Estava este guia sobro o Irã, talvez viaje para lá um dia.
http://www.portalsaofrancisco.com.br/alfa/ira/ira.php
O que significa a palavra Azadi?
Dá nome ao famoso monumento, e vi agora que ao estádio.
Deve ter um significado especial em farsi.
Salomão, Azadi significa liberdade. O monumento é da época do xá.
Nestes vídeos publicados sobre o Irã, vê-se sua arquitetura e urbanismo.
Há muita coisa nova, pós Revolução, o de foram geral as construções ainda são as época do Xá?
A revolução trouxe mudanças na urbanização, ou ainda seguem os modelos anteriores?
Parte importante da infraestrutura urbana e dos prédios remonta à época do xá. Mas o boom econômico dos anos 1990, fruto da normalização com o Ocidente e da bonança petroleira, gerou uma explosão de construções modernas, algumas das quais são impressionantes. Dito isso, a especulação imobiliária pós-revolução _aliada à corrupção_ alterou a paisagem de Teerã. Alguns dos bairros mais novos se expandem de forma caótica e desordenada. Em algumas ruas do norte da capital falta até calçada, embora os prédios sejam suntuosos.

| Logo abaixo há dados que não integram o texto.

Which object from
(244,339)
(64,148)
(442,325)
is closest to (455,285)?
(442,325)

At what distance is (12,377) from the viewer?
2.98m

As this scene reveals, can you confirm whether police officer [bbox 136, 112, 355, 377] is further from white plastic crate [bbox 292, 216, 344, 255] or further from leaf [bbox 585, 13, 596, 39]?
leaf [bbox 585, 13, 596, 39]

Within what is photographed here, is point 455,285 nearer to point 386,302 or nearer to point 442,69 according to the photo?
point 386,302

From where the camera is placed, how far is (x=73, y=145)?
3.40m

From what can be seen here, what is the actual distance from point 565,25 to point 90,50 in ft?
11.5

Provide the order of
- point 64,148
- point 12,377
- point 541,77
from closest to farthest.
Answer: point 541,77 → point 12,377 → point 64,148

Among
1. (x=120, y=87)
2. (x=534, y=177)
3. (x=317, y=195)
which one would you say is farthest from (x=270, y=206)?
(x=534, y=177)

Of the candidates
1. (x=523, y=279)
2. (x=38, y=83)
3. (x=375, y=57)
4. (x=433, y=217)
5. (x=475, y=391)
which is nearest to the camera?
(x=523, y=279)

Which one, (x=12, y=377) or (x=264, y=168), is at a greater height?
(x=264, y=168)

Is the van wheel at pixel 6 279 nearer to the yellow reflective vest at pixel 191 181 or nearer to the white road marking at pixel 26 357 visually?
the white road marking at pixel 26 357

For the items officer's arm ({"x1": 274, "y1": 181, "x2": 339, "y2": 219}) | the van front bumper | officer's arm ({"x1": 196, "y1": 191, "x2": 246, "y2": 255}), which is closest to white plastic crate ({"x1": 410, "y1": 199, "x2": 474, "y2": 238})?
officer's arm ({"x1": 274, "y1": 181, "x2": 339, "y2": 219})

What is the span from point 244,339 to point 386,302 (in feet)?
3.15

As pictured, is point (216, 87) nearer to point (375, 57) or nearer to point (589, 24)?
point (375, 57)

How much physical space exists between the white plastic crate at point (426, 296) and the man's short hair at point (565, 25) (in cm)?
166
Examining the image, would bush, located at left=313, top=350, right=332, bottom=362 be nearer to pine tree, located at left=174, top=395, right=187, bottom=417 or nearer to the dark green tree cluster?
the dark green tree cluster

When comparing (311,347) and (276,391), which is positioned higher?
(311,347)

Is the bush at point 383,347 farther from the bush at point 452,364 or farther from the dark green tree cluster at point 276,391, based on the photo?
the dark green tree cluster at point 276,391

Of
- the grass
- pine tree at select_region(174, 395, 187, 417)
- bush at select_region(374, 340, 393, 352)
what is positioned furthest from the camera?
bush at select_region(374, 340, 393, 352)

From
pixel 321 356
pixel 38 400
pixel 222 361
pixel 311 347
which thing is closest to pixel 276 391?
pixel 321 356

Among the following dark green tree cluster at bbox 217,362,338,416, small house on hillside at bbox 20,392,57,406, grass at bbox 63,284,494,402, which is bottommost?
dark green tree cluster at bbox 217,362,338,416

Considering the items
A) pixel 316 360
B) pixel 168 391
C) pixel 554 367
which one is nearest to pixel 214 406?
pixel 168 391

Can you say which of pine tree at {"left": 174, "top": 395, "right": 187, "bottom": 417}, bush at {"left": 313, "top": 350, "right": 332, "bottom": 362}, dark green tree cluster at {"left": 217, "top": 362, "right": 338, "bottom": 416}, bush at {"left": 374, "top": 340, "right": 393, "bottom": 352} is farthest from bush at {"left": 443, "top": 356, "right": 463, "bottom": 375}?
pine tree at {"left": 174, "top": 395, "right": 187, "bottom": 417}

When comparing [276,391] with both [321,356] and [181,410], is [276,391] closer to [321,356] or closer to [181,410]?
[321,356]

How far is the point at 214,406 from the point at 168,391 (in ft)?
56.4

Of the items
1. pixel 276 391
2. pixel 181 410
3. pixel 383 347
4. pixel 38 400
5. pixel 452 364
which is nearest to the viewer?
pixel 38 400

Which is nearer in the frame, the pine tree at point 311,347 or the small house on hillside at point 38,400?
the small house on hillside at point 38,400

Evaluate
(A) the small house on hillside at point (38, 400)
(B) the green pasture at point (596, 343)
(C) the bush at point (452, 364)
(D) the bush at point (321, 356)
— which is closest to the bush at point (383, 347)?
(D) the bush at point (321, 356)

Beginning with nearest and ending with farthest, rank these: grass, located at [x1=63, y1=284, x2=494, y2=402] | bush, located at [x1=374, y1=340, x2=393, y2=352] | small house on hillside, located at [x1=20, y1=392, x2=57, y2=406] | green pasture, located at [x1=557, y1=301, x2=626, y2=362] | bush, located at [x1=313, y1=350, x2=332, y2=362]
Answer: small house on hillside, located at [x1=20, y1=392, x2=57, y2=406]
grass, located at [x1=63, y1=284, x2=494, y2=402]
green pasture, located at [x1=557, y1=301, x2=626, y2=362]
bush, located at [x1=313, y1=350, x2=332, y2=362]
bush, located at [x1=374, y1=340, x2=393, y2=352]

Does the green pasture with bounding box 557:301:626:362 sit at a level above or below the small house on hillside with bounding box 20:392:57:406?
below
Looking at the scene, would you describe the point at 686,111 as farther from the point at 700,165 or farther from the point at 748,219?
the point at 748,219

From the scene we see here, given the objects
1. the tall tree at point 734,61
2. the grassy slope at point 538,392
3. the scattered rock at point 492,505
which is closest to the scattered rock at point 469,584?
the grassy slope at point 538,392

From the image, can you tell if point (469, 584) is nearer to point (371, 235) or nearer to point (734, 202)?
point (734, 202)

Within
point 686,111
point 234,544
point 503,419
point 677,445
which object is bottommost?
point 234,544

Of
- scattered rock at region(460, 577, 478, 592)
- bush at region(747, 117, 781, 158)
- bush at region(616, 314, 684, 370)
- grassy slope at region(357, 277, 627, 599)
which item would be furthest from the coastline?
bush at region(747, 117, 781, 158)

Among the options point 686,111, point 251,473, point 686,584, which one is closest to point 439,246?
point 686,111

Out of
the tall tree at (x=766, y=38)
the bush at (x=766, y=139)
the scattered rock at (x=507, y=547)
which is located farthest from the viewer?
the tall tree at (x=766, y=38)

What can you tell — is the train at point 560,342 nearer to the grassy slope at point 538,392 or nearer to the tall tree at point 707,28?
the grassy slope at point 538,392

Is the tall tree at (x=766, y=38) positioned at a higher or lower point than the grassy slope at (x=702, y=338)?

Samy, também vejo aqui no Brasil “algo de podre no ambiente pré-copa”. Não vejo as pessoas muitos empolgadas, embora as razões sejam um pouco diferentes que aí no Irã. Me arrisco a dizer algumas:
primeiro, gastos públicos excessivos na infra-estrutura da Copa, corrupção e atrasos nas obras; segundo, o “pão e o circo” parecem não satisfazer mais os brasileiros como antes. Talvez isso se deva às melhorias (lentas, mas visíveis) no grau de educação e consciência política do povo. Mais pessoas estão cientes do uso político e comercial do futebol. Quase todo mundo sabe que times são grandes empresas que lucram milhões encima do fanatismo do povão; terceiro, desilusão com o futebol, muita violência nos estádios, corrupção e ostentação de jogadores milionários que não fazem absolutamente nada pelo país ou pelo povo.
Suspeito que Brasil e Irã têm muito comum nesses quesitos!